> [What is being asked]:
Pictures are not part of the answer. Write out exactly the lines from the one containing "Birds on the Beach by Susan Bordelon" through the end of the material below.

> [Data provided]:
>>>
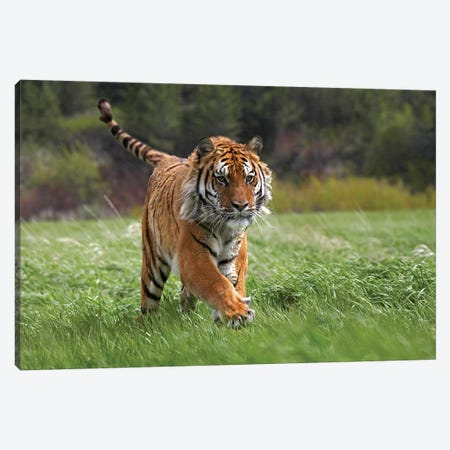 Siberian Tiger Running, Native To Russia I Canvas Print #TFI1004} by Tim Fitzharris Canvas Wall Art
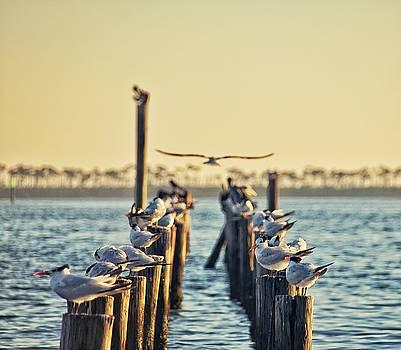Birds on the Beach by Susan Bordelon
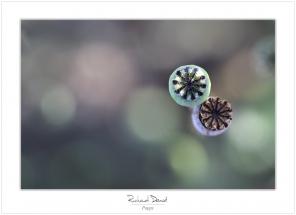 Macro-flore #006_Poppy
<<<
> [Reply to the task]:
Birds on the Beach by Susan Bordelon
 Macro-flore #006_Poppy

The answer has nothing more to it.